At its core, the new FSMA preventive controls rules call for the development of a written Food Safety Control Plan by all the qualified facilities as a conditional requirement towards the fulfillment of the requirements. Does this mean that a facility cannot employ new technological applications, such as a modular approach (use of models), in describing its food safety systems (especially if it’s food safety system is nested within the an enterprise corporate food safety program in a complex structure)? For example, if it develops a computerized model depicting its entire food supply chain (internal and external processes) with the capability of providing the granular interactions and interrelationships within and among all the processes involved in the manufacture of its product as a means of enabling an efficient end-to-end visibility of its manufacturing operations from supplier to consumers (including all the non-linear interrelationships that interplay at the boundaries of the facility food safety system and the larger corporate food safety system) and all the controls that have been effected to assure the safety of its product, does it still have to create redundant manual interpretations of this model in a written document that is formatted per the current regulatory requirements in order to maintain its registration? Will that add to inefficiency, negatively impacting on business goals? Further to this, inefficient processes, however effective they may be, may not be sustainable from a business point of view!
My opinion is that flexibility should be incorporated into the regulatory text to make room for adoption of future technological applications by facilities.
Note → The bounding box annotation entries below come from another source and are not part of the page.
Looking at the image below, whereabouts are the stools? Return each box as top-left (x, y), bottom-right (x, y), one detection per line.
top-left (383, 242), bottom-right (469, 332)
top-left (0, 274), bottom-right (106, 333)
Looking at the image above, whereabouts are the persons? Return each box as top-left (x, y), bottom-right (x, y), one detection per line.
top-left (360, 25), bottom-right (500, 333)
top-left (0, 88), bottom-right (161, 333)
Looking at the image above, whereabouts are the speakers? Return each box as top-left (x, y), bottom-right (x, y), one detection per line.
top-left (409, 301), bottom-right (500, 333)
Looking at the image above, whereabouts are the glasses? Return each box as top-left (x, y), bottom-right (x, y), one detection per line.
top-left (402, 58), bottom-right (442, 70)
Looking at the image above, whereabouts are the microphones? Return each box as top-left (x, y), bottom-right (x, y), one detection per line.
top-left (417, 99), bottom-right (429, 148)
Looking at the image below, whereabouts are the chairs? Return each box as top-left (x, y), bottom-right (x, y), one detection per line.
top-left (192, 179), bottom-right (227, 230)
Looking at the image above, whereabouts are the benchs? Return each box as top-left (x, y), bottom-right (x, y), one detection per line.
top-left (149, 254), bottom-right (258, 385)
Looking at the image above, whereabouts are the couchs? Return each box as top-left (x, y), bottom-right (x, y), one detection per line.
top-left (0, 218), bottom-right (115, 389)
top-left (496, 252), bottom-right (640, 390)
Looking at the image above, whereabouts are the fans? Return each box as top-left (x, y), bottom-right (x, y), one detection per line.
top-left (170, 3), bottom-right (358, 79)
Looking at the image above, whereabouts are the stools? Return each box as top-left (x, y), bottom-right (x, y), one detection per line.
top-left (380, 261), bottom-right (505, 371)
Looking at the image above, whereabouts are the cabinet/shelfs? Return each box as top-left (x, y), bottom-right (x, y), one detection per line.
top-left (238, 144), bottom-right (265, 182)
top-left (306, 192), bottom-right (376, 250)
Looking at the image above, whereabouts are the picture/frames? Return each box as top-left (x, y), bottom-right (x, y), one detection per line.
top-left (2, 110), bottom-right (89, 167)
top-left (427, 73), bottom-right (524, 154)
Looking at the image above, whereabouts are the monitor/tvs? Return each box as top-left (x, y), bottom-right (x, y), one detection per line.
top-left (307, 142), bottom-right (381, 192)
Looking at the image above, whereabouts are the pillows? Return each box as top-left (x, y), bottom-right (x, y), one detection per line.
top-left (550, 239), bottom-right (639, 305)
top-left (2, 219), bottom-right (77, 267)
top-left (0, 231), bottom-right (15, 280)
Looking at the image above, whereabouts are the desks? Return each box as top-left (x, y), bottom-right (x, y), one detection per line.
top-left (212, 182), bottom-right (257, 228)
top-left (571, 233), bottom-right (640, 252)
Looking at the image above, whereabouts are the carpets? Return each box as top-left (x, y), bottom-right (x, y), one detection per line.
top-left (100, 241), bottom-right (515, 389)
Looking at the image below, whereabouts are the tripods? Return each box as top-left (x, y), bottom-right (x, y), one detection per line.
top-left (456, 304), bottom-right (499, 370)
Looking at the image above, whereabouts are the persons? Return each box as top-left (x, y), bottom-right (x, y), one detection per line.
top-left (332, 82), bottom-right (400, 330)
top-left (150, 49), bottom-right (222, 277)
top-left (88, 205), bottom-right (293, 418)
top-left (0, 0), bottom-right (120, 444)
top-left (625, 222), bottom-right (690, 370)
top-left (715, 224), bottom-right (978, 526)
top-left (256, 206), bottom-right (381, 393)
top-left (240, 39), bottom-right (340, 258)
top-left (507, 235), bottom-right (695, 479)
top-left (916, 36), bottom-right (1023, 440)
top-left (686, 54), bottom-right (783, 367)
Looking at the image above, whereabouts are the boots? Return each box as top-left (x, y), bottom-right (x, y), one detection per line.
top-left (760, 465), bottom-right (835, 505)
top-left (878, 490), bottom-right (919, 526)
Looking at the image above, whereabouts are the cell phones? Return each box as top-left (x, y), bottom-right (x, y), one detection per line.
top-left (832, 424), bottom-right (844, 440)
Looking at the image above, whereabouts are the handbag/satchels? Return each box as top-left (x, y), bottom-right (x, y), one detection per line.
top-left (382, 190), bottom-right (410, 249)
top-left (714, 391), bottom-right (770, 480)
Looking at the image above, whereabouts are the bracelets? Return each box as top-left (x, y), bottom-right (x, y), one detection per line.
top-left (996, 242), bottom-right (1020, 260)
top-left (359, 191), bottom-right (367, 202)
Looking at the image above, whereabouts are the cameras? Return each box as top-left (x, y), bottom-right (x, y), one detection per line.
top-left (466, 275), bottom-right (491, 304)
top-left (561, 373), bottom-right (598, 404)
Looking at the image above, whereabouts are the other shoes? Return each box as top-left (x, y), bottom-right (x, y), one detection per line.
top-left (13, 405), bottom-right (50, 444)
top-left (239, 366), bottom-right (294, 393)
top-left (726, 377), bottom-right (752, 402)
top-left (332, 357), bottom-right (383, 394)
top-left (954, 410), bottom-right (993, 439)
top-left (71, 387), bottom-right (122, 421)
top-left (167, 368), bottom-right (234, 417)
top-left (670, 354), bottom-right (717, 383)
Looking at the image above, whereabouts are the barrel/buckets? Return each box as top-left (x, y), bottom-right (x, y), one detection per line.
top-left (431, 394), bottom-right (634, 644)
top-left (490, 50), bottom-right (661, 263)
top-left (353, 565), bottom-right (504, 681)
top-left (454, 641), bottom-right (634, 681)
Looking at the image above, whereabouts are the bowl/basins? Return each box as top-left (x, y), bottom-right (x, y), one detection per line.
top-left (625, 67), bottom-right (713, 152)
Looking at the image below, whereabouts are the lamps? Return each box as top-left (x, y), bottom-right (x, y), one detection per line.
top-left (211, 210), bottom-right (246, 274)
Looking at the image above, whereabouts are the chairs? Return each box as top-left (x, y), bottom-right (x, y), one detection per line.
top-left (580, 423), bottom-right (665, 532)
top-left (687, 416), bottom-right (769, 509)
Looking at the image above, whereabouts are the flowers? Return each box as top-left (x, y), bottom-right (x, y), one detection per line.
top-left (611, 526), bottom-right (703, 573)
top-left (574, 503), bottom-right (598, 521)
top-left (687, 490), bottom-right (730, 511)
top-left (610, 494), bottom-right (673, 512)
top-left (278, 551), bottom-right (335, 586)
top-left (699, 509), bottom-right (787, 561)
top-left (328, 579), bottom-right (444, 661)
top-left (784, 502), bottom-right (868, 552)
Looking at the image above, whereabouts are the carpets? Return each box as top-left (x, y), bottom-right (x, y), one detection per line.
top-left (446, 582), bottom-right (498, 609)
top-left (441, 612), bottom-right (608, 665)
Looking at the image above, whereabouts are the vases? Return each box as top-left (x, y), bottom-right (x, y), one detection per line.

This would require the revision of the regulatory text of the key elements at the heart of the HARPC; instead of mandating facilities to have written food safety plans, it should adopt a more accommodative approach of requiring facilities to have documented food safety plans that would allow room for application of electronic formats, such as use of food safety models, to describe the food safety control measures in those enterprise facilities that have complex organizational food safety systems.
On a parting shot that is just a food for thought: In the medical industry, new technological applications such as computer-generated simulation models are employed by teams of surgeons when preparing to undertake complex surgeries. No documentation is used, all the team members’ suggestions and evaluations of the potential risks related to the operation procedures under study are captured in the electronic models and can be available at the click of a button (in case a review is needed), thus no such “written plans” are required.
This is the trend of the future!
The views presented in this article are the author’s opinion and are not representative of the Hershey Company.